In addition to having a rounded back, people may have these other symptoms –
- Mild to severe back pain
- Back pain with movement
- Fatigue
- Tenderness and stiffness in the spine
- Forward posture of the head
- Chest pain or difficulty breathing (severe cases)
- Difference in shoulder height
- Tight hamstrings (muscles in the back of the thighs)
Complications
Kyphosis may cause the following complications –
- Body image problems – Adolescents especially may develop a poor body image from having a rounded back or from wearing a brace to correct the condition.
- Back pain – In some cases, the misalignment of the spine can lead to pain, which can become severe and disabling.
- Decreased appetite – In severe cases, the curve may cause the abdomen to be compressed and lead to decreased appetite.
Treatment
Medications –
- Pain relievers – If over-the-counter medicines — such as acetaminophen (Tylenol, others), ibuprofen (Advil, Motrin IB, others) or naproxen (Aleve) — aren’t enough, stronger pain medications are available by prescription.

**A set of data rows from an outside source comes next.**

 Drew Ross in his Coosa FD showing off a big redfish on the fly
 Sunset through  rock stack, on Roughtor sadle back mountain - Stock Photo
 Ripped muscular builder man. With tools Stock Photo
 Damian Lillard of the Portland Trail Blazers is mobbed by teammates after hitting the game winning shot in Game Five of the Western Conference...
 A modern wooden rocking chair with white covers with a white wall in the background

- Osteoporosis drugs – In many older people, kyphosis is the first clue that they have osteoporosis. Bone-strengthening drugs may help prevent additional spinal fractures that would cause your kyphosis to worsen.

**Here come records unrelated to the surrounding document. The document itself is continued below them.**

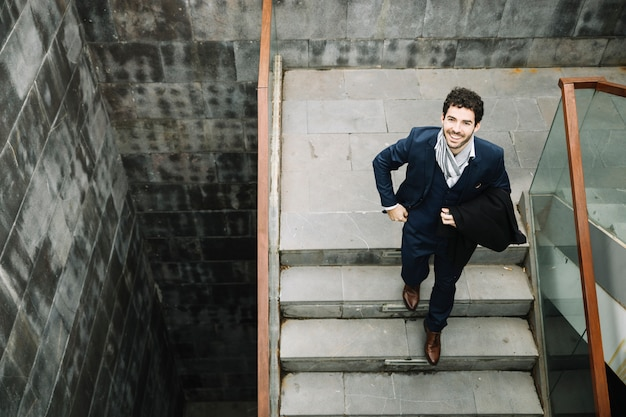 Empresário moderno e elegante, subindo as escadas Foto gratuita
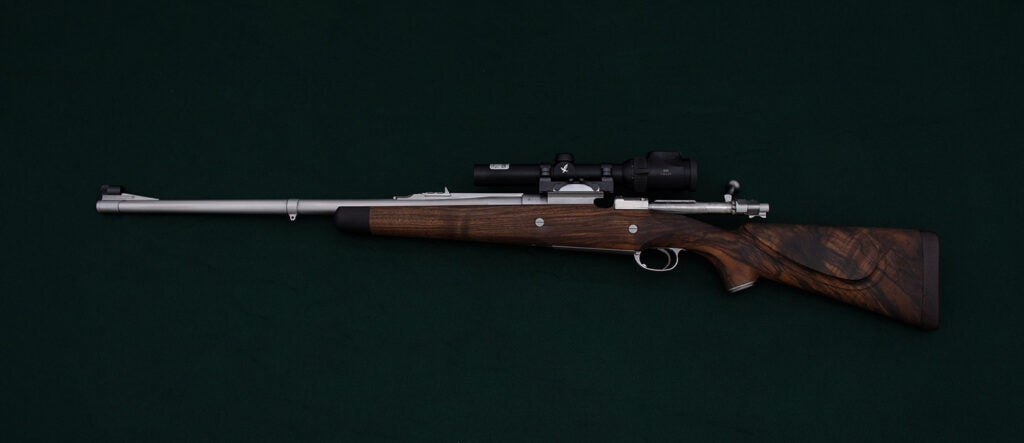 A Jeffrey Mauser Rifle on a green background.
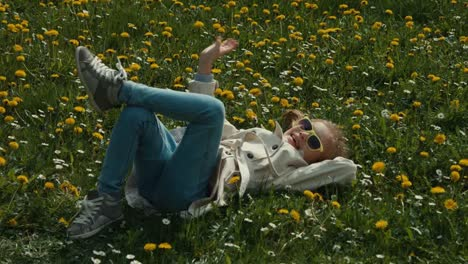 Child-Lying-On-The-Grass-And-Does-Not-Do-Anything-Child-Waving-At-The-Camera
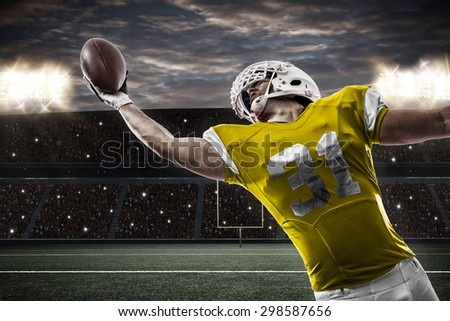 Football Player with a yellow uniform catching a ball on a stadium. - stock photo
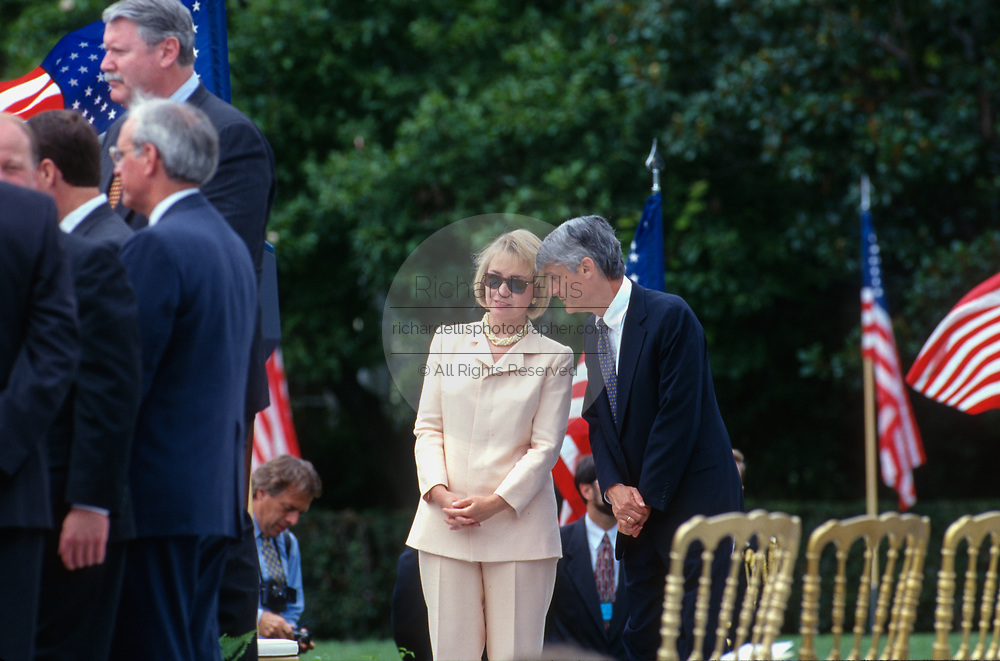 WASHINGTON, DC, USA - 1997/08/05: U.S. First Lady Hillary Clinton talks with Treasury Secretary Robert Rubin during the signing ceremony for the balanced budget bill on the South Lawn of the White House August 5, 1997 in Washington, DC.  (Photo by Richard Ellis)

Bracing – For curves that progress, or in initially severe cases, a brace may be used to help straighten the spine and try to prevent further progression during growing years. Brace treatment for kyphosis is only used for patients who are still growing and is not an effective treatment for adult patients. Brace treatment for Scheuermann’s kyphosis in growing adolescents is similar to bracing for patients with scoliosis, however, the location and type of the brace may vary depending on the location of the kyphosis.
Exercises – Stretching exercises can improve spinal flexibility and relieve back pain. Exercises that strengthen the abdominal muscles may help improve posture.
Healthy lifestyle – Maintaining a healthy body weight and regular physical activity will help prevent back pain and relieve back symptoms from kyphosis.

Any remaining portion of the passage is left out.